Andy then pointed out an increase of other anti-competitive practices: “OEMs continue to withhold bulk Repair and Maintenance Information (RMI) from the independent sector, despite being legally obliged to do so since September last year. This impedes diagnostic tools manufacturers and automotive data publishers from creating products and solutions for new vehicles, and its knock-on effect is to restrict product choice to OEM branded parts alone.

“Independent garages are sometimes unable to update online service records, which are stored on OEMs’ private servers. This is clearly off-putting for car owners looking to keep a full history. Often, drivers are wrongly told that their warranties have been invalidated because a service wasn’t carried out by a franchised dealer, or because it used non-OEM brand parts.
“It’s also common for OEMs to strong-arm dealerships into only using their branded parts, despite MVBER guaranteeing choice. Sadly, most transgressions like this and the slow captive parts monopolies that have emerged in recent years have gone unpunished by European or national authorities.”

Andy added: “The prospect of a legal battle between the UK’s army of SME independent businesses and the global automotive giants makes David and Goliath seem trivial. Allowing MVBER to further dilute and fail would represent the advent of monopoly power in the aftermarket, reducing choice and driving up prices for consumers held to ransom.”

Andy went on to point out how joining UKAFCAR can help: “This is British arm of AFCAR, the European-wide Association for the Freedom of Car Repair.

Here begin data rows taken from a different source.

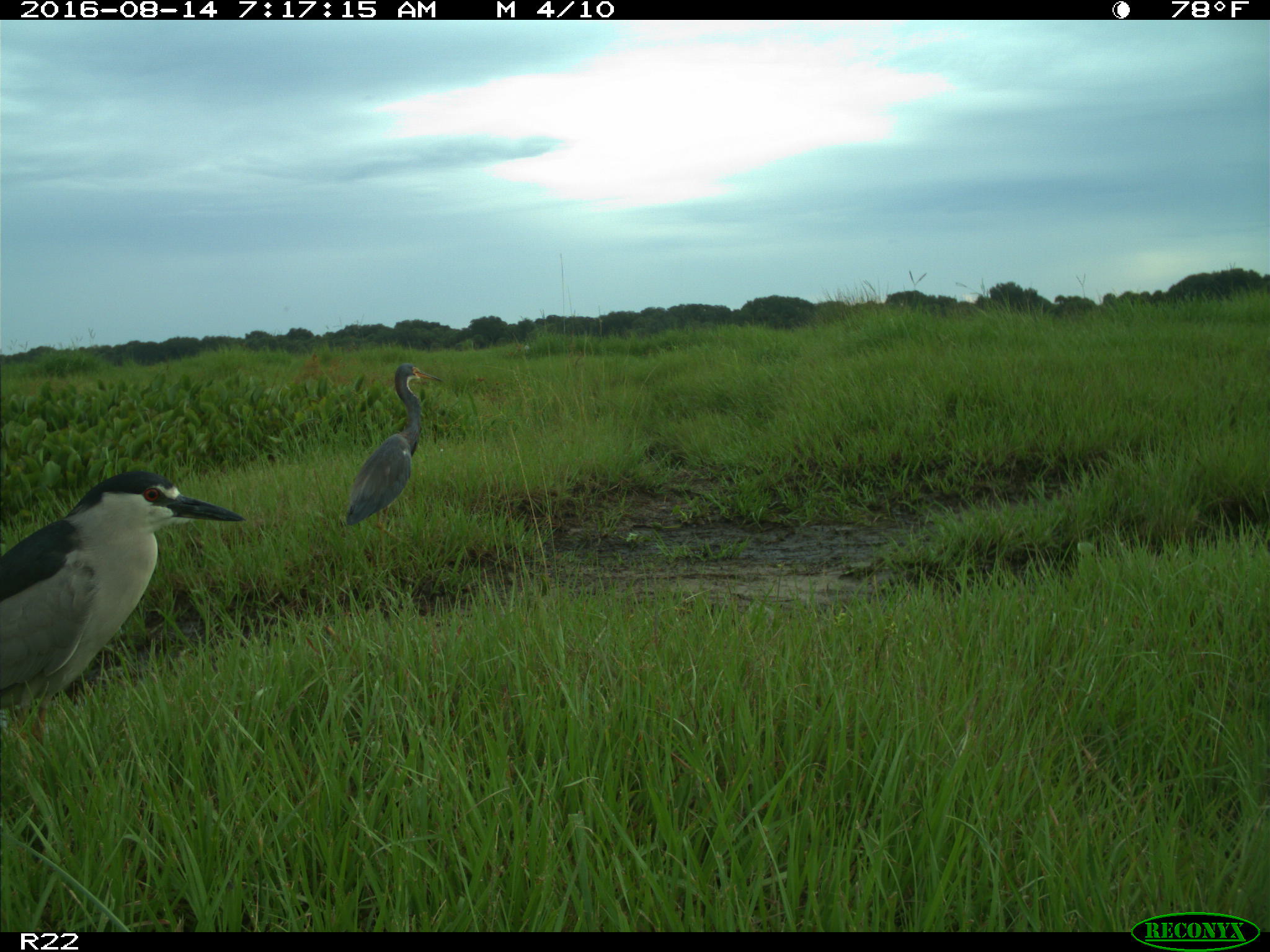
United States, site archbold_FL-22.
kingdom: Animalia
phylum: Chordata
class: Aves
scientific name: Aves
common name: birds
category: unidentified bird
Unidentified bird (birds) (Aves).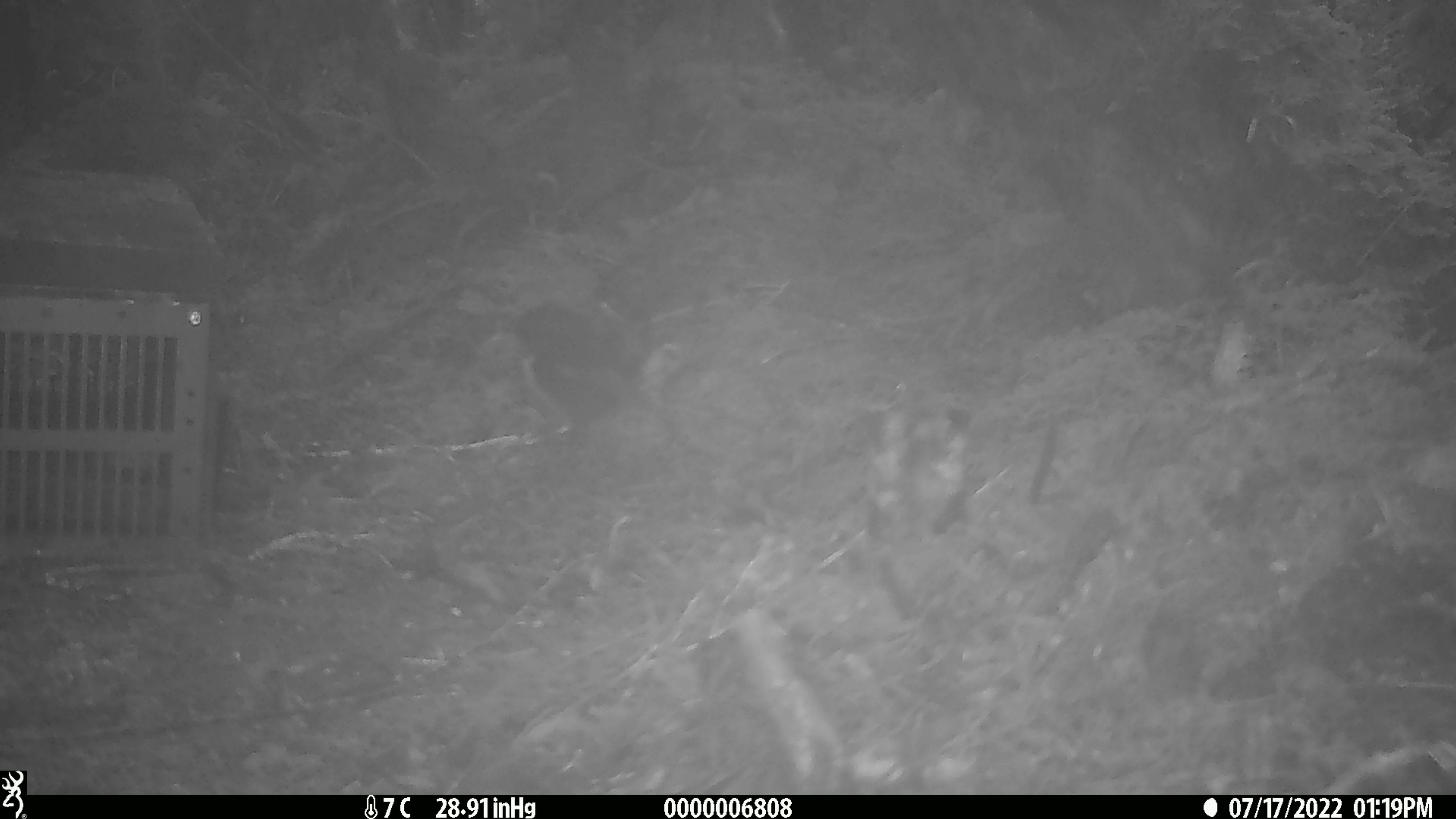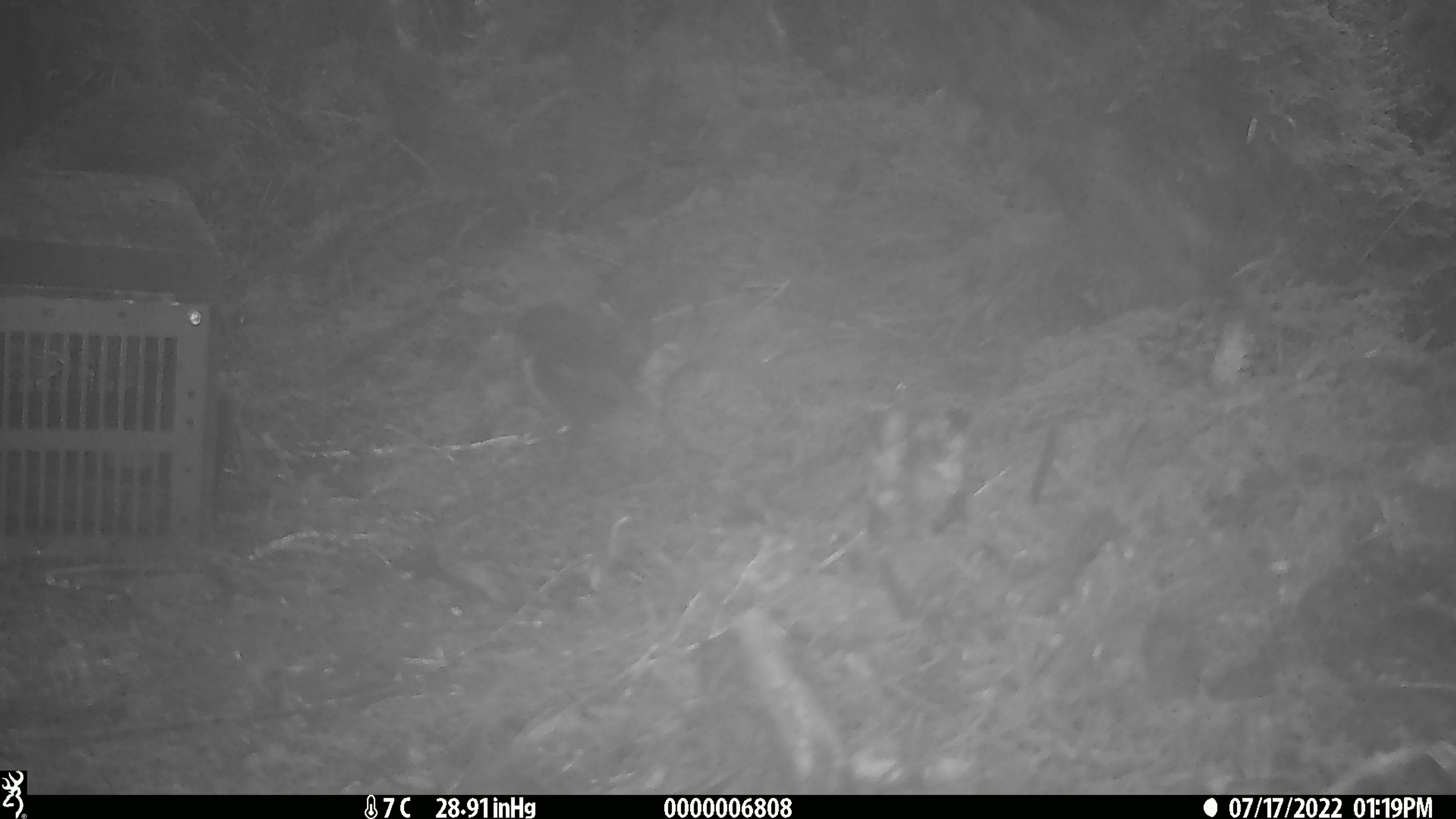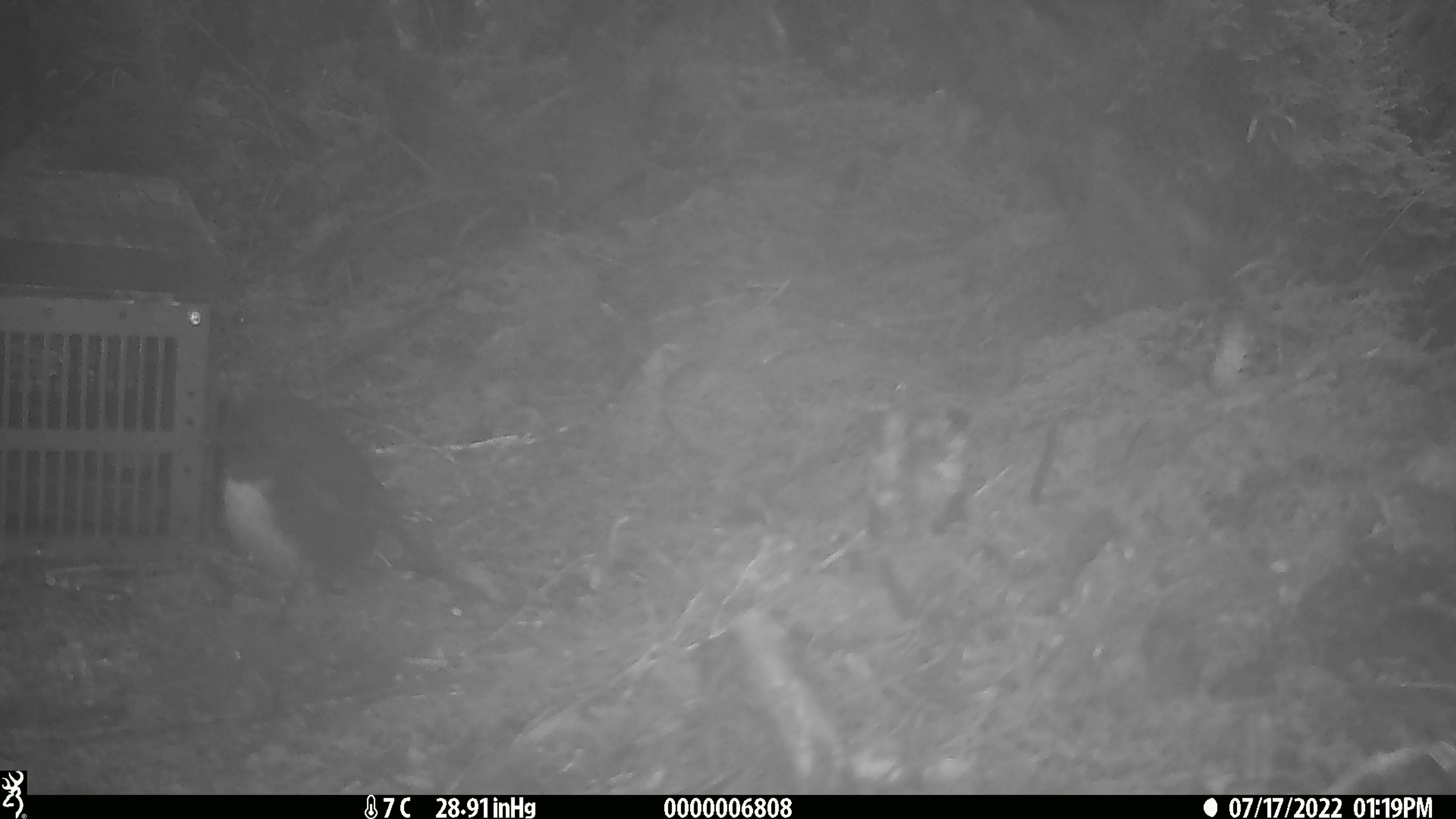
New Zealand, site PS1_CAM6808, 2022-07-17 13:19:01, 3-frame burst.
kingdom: Animalia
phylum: Chordata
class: Aves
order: Passeriformes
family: Petroicidae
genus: Petroica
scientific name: Petroica australis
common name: new zealand robin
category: robin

It is a federation of associations and commercial organisations formed to lobby on Block Exemption and other key issues such as telematics data access and cybersecurity. If your business wants to join this expanding coalition then the same applies. Please get in touch via the Independent Automotive Aftermarket Federation (IAAF) at info@IAAF.co.uk .

He concluded: “We hope that by presenting more and more compelling evidence of the abuse of MVBER to regulators today, we can safeguard it and improve it for tomorrow.”